Base politics

The elections may be over, but the politics of base closure is under way.

With mid-term elections out of the way, the Pentagon is ready to start work on a prickly political issue-closing down military bases.

Last year, Congress gave the Defense Department permission in the fiscal 2002 Defense Authorization Act to close more military bases in 2005. (The last cycle of base closures took place in 1995). Defense Secretary Donald Rumsfeld led an aggressive lobbying effort to win approval, arguing that the military services have 25 percent excess base structure and could save $3.5 billion annually by closing down bases. As in previous rounds of base closures, an independent commission will hold public hearings on what bases should be closed and then make recommendations to the president and lawmakers.

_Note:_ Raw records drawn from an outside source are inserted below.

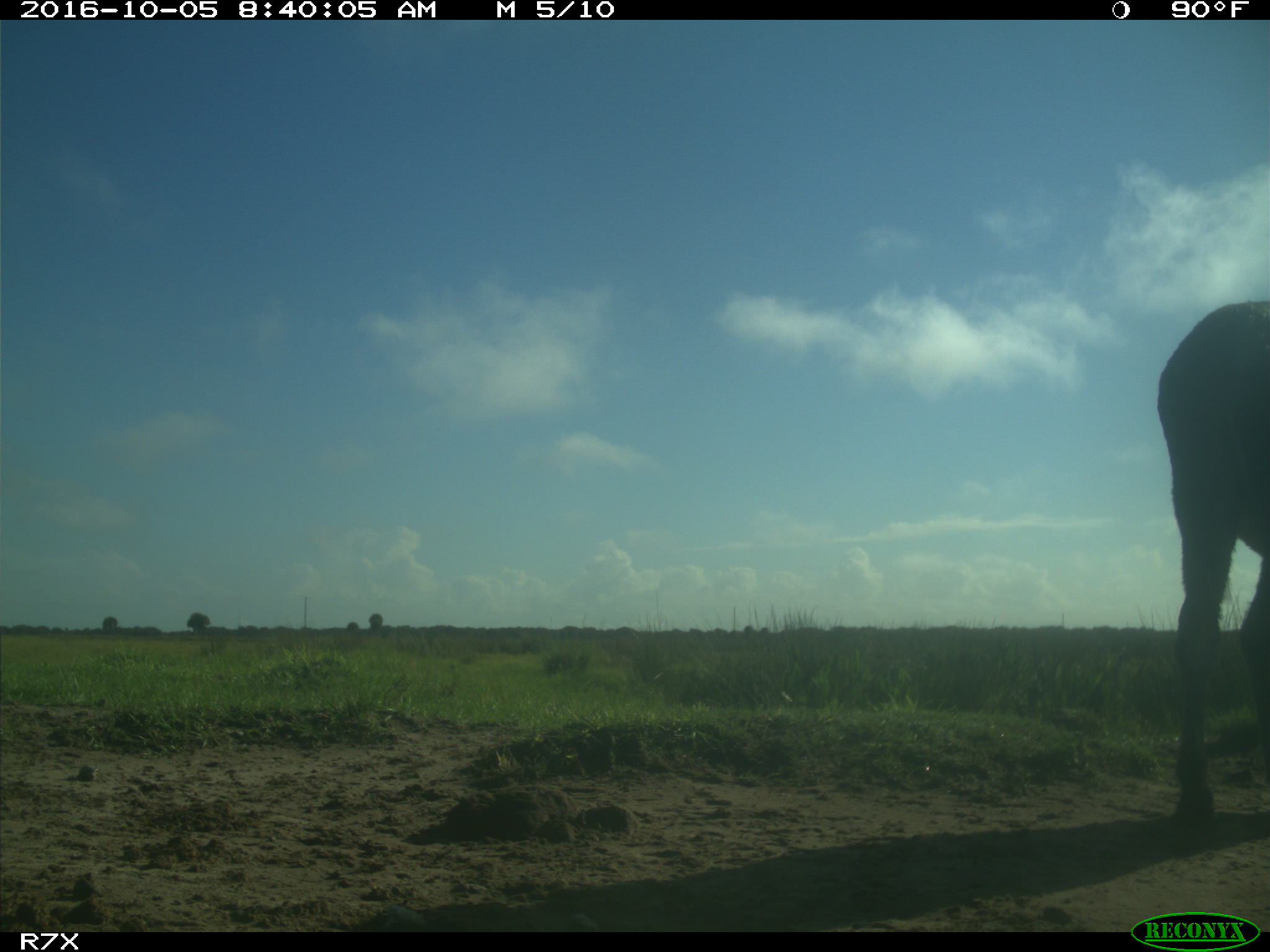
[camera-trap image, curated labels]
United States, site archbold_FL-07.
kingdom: Animalia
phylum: Chordata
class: Mammalia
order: Perissodactyla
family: Equidae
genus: Equus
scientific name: Equus africanus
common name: african wild ass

Neither the Pentagon nor the military services have begun the actual planning for the next round of closures. However, defense analysts expect the Office of the Secretary of Defense to kick off planning within the next three months by starting work on the criteria that will be considered in deciding what bases to close. Most of 2003 will be spent developing those rules, which will be conveyed to the services late next year.

Once guidelines are place, the services will draw up a list of bases that they think could be closed, then send the list to the Office of the Secretary by late 2004. The Pentagon will then review and finalize those recommendations before forwarding them to the base closure commission in the spring of 2005. In turn, the commission will hold hearings throughout the summer of 2005 and, by fall, make its final recommendations to the president and Congress. According to the rules, those recommendations would have to be accepted or rejected in their entirety.

Since the last round of base closures, most states and communities with a military presence have worked hard to promote the interests of their bases. States with a large military presence, including California, Texas, Florida and Georgia, have spent millions of dollars upgrading roads and other infrastructure near bases. Military communities, such as Barksdale Air Force Base, La., and Kirtland Air Force Base, N.M., have organized and put money toward grassroots lobbying efforts to ensure their bases are not on the commission's list.

The Sept. 11 terrorist attacks have offered bases a new argument for remaining open, some state and community base backers said.

"Clearly it has provided ammunition for those opposed to BRAC [Base Realignment and Closure] because the argument can be raised 'Should we be closing facilities while we are engaged in a war on terrorism?" said Dale Ketcham, director of space and defense programs for Enterprise Florida, a state office that promotes and protects military interests in Florida. But Ketcham added that the argument could also backfire because a new war could lead to eliminating bases built for the Cold War. "Ultimately, I do not think this argument will make any difference," he said.

Others, however, are already making that argument. Murray Viser, head of Barksdale Forward, a Shreveport, La.-based nonprofit organization that promotes Barksdale Air Force Base, said the war on terrorism underscores the need for the base, because it's home to Air Force B-52 bombers. Before the war, Viser said, base backers were concerned about Barksdale's future because the service was relying less on the aging bombers. Now, he said, the success of bombers, particularly B-52s, in the war on terrorism has "validated" the aircraft and allayed concerns that the base would be phased out with the bombers.

Homeland security considerations also have become part of the base closing debate. Charles Thomas, chairman of the Kirtland Partnership, which spends about $100,000 annually promoting Kirtland Air Force Base in Albuquerque, N.M, said one of the base's largest tenants, Sandia National Laboratories, plays a key role in homeland security. He said the Energy Department laboratory develops homeland security technologies, such as sensors and decontamination foams, and has long worked with other nations to secure materials that could be used to build weapons of mass destruction.

"We've become even more important with homeland defense," Thomas said, adding that last year Homeland Security Director Tom Ridge saw some of those technologies on a tour of Sandia.

Other states also are focusing on homeland security. Texas is arguing that military facilities there could be used to guard against a possible attack on the Gulf Coast and also protect key oil refinery pipelines. The 2003 Defense Appropriations Act contains $1.5 million for examining whether military facilities on Cape Cod, Mass., could be used for homeland defense training. Another $5.5 billion has been earmarked for upgrading Rome Air Force Laboratory in New York, where researchers devise plans to thwart cyberattacks on the nation's computers. And in Pennsylvania, lobbying is under way to bring antiterrorism work to the Letterkenney Army depot.

Indeed, the elections may be over, but the politics of base closure is under way.